SELECTED EXTRACT =>
^^^^^^^^

Top 15 tips to make your Christmas interior design on-trend for 2016

Top 15 tips to make your Christmas interior design on-trend for 2016

Christmas decorations fill homes at this time of year, though often interior design style is sacrificed in favor of being festive. Top interior designers argue that decorations can enter the home in harmony with the existing style. We asked them to share their top tips to make your home on trend – as well as festive – this Christmas.

1. Fresh and dried flowers

Interior designer Sarah Jane Neilsen enjoys bringing nature into her home at Christmas – in more ways that the Christmas tree.

“We are lucky enough to have an abundance of dried hydrangea heads in our garden with great colour, so I pick them, hang them and keep them dried throughout the year. We add silver/blue decor to the blue heads, sparkly bobbles with silver glitter and weave silver strands through the leaves, all then placed in a big glass bowl to make a Yuletide decorative statement, which is more special as it’s sourced from our very own garden. Sometimes you don’t need to look too far to find inspiration.

^^^^^^^^

EXERCISE DATA =>
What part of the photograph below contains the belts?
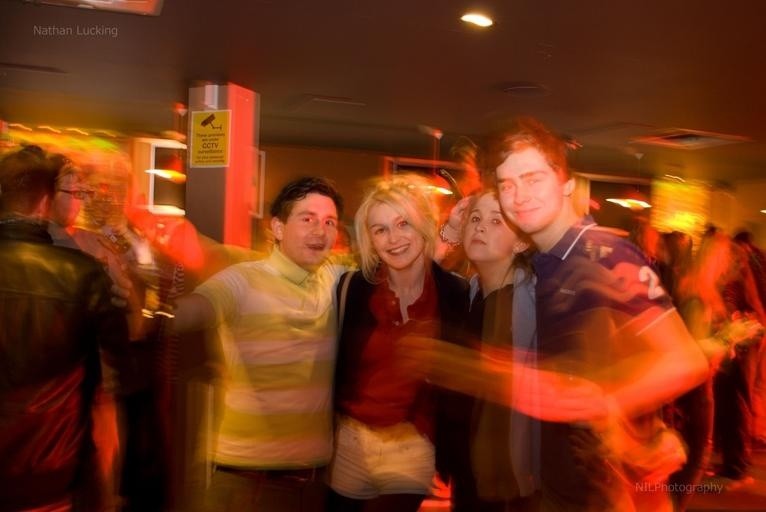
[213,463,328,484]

^^^^^^^^

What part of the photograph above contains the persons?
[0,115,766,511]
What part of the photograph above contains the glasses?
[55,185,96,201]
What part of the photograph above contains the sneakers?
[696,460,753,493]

^^^^^^^^

TASKS AND EXERCISES =>
1/ Among the entries, can you express the lines from the line with "What part of the photograph above contains the glasses?" to the line with "[696,460,753,493]" as a JSON list of strings, one string per line, with blank lines left out?
2/ How would you continue the article on Christmas interior design tips from where it stops?

EXPECTED ANSWERS =>
1/
[
  "What part of the photograph above contains the glasses?",
  "[55,185,96,201]",
  "What part of the photograph above contains the sneakers?",
  "[696,460,753,493]"
]

2/
“At this time of year, we snatch the gorgeous red leaves of autumnal trees. In our house, we place these next to the fireplace and they look excellent set in contrast with our Bullrush by Morris accent wall. I love to pile up seasonal pomegranates and mandarins in separate stacks to add extra richness and colour. I also add mixed nuts and chestnuts in wooden bowls by the lounge fireplace. These do get nibbled and deplete throughout the festive season through!”

2. Be generous with baubles

““More” is my favourite way to go,” says Richard Bond from Jamie Hempsall Interiors. “A tree groaning with decorations is great to encounter and the more eclectic, the merrier. Buying a few new decorations every year allows you to build up a bank of memories that can be recalled as you rediscover and rehang your decorations.”

Interior Designer Lauren Matthews agrees and has tips for the best baubles. “Mix up natural accessories with matt and shiny baubles for added interest. A Christmas tree is brought to life with fairy lights which will reflect beautifully in the shiny decorations. Traditional gold bows and stars add a sense of nostalgia which optimise the traditional look. Be brave, be bold, and layer up the colours and finishes. Boxes of baubles can be bought for next to nothing, and will last for a number of years.

John Lewis have boxes of 12 baubles in a matt and shiny finish and their gold fruit baubles are divine. Laura Ashley have some wonderful decorations this year, like these 2 lit baubles.

3. Festive Peacock

Samantha Morphew from Morph Designs like to add warmth to the home through Ethnic Fusion.

“The festive peacock look has certainly made an appearance this year with feathers encased in glass for the tree and a wreath that certainly shakes a tail feather.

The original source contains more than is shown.